─── Records provided ───

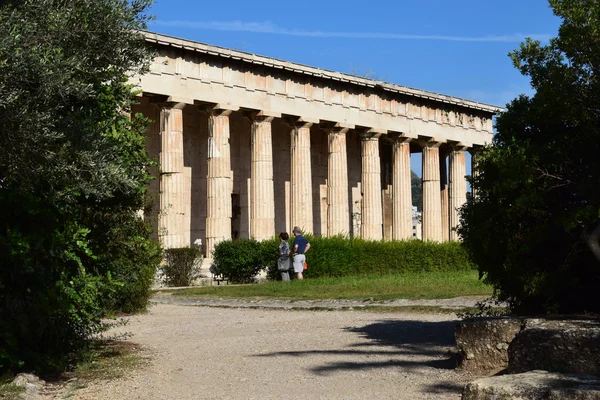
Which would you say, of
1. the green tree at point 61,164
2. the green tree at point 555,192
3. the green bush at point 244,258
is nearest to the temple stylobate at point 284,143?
the green bush at point 244,258

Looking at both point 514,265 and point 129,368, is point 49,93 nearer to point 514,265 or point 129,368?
point 129,368

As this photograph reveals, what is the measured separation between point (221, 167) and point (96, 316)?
2547 centimetres

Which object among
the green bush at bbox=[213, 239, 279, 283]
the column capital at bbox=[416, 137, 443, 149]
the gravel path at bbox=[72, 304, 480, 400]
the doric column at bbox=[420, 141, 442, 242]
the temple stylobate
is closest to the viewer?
the gravel path at bbox=[72, 304, 480, 400]

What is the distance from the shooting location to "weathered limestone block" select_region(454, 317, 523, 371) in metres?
9.66

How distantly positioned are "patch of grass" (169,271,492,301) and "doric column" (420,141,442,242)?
18540 millimetres

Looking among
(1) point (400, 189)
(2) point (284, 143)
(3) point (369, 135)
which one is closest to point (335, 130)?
(3) point (369, 135)

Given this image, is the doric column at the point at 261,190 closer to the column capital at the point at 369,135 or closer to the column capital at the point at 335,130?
the column capital at the point at 335,130

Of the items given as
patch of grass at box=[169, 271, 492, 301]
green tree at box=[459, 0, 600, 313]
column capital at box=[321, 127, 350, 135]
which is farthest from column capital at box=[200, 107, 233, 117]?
green tree at box=[459, 0, 600, 313]

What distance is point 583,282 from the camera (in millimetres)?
10703

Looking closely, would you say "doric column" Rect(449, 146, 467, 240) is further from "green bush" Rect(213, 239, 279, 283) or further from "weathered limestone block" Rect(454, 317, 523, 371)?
"weathered limestone block" Rect(454, 317, 523, 371)

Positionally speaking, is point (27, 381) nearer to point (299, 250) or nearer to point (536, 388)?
point (536, 388)

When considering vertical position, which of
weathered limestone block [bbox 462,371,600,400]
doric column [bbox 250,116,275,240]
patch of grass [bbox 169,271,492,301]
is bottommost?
weathered limestone block [bbox 462,371,600,400]

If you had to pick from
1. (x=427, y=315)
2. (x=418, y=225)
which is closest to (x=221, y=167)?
(x=427, y=315)

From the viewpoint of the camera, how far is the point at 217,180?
3641 cm
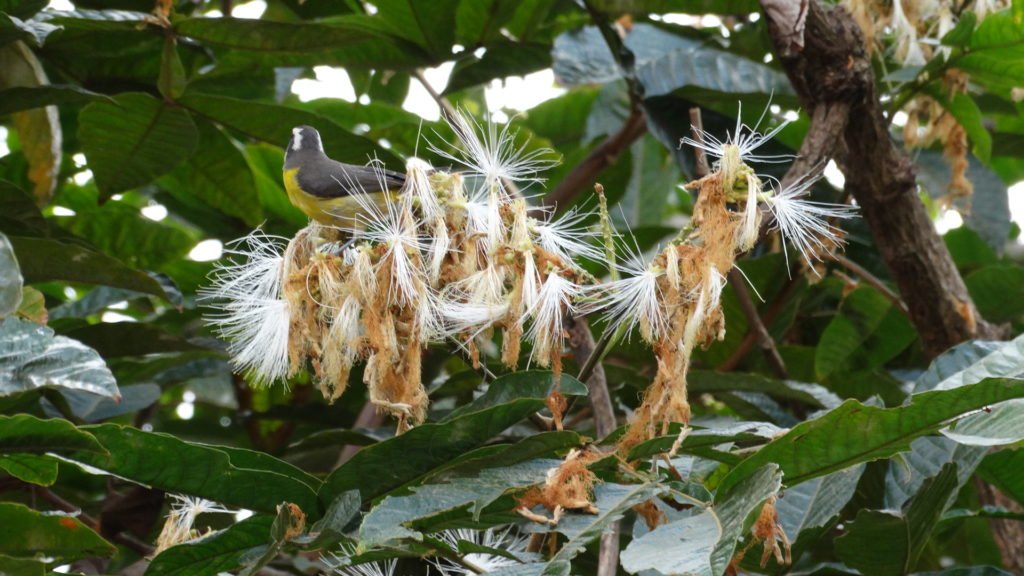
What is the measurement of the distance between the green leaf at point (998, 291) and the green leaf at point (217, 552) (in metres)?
1.66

───

### Directions
Rewrite all the rows above as one numbered list, with no blank lines. Leave the pictures out.

### Output
1. Which would you say, of
2. 1. the green tree at point 61,164
3. 2. the green tree at point 555,192
4. 3. the green bush at point 244,258
5. is nearest to the temple stylobate at point 284,143?
6. the green bush at point 244,258
7. Looking at both point 514,265 and point 129,368, is point 49,93 nearer to point 514,265 or point 129,368?
8. point 129,368
9. As this photograph reveals, what is the measured separation between point (221, 167) and point (96, 316)?
10. 2547 centimetres
11. Which object among
12. the green bush at bbox=[213, 239, 279, 283]
13. the column capital at bbox=[416, 137, 443, 149]
14. the gravel path at bbox=[72, 304, 480, 400]
15. the doric column at bbox=[420, 141, 442, 242]
16. the temple stylobate
17. is closest to the viewer?
18. the gravel path at bbox=[72, 304, 480, 400]
19. What is the distance from the shooting location to "weathered limestone block" select_region(454, 317, 523, 371) in metres?
20. 9.66
21. How distantly positioned are "patch of grass" (169,271,492,301) and "doric column" (420,141,442,242)?
22. 18540 millimetres
23. Looking among
24. (1) point (400, 189)
25. (2) point (284, 143)
26. (3) point (369, 135)
27. which one is closest to point (335, 130)?
28. (3) point (369, 135)
29. Given this image, is the doric column at the point at 261,190 closer to the column capital at the point at 369,135 or closer to the column capital at the point at 335,130?
30. the column capital at the point at 335,130
31. Of the items given as
32. patch of grass at box=[169, 271, 492, 301]
33. green tree at box=[459, 0, 600, 313]
34. column capital at box=[321, 127, 350, 135]
35. which is farthest from column capital at box=[200, 107, 233, 117]?
36. green tree at box=[459, 0, 600, 313]
37. What distance is point 583,282 from the camera (in millimetres)?
38. 10703
39. Looking closely, would you say "doric column" Rect(449, 146, 467, 240) is further from "green bush" Rect(213, 239, 279, 283) or further from "weathered limestone block" Rect(454, 317, 523, 371)?
40. "weathered limestone block" Rect(454, 317, 523, 371)
41. Positionally speaking, is point (27, 381) nearer to point (299, 250) or nearer to point (536, 388)?
42. point (536, 388)
43. When considering vertical position, which of
44. weathered limestone block [bbox 462,371,600,400]
45. doric column [bbox 250,116,275,240]
46. patch of grass [bbox 169,271,492,301]
47. is bottommost?
48. weathered limestone block [bbox 462,371,600,400]
49. If you had to pick from
50. 1. (x=427, y=315)
51. 2. (x=418, y=225)
52. which is closest to (x=221, y=167)?
53. (x=427, y=315)
54. From the viewpoint of the camera, how far is the point at 217,180?
55. 3641 cm
56. What is the measurement of the distance between the green leaf at point (998, 291) and the green leaf at point (217, 552) (in metres)?
57. 1.66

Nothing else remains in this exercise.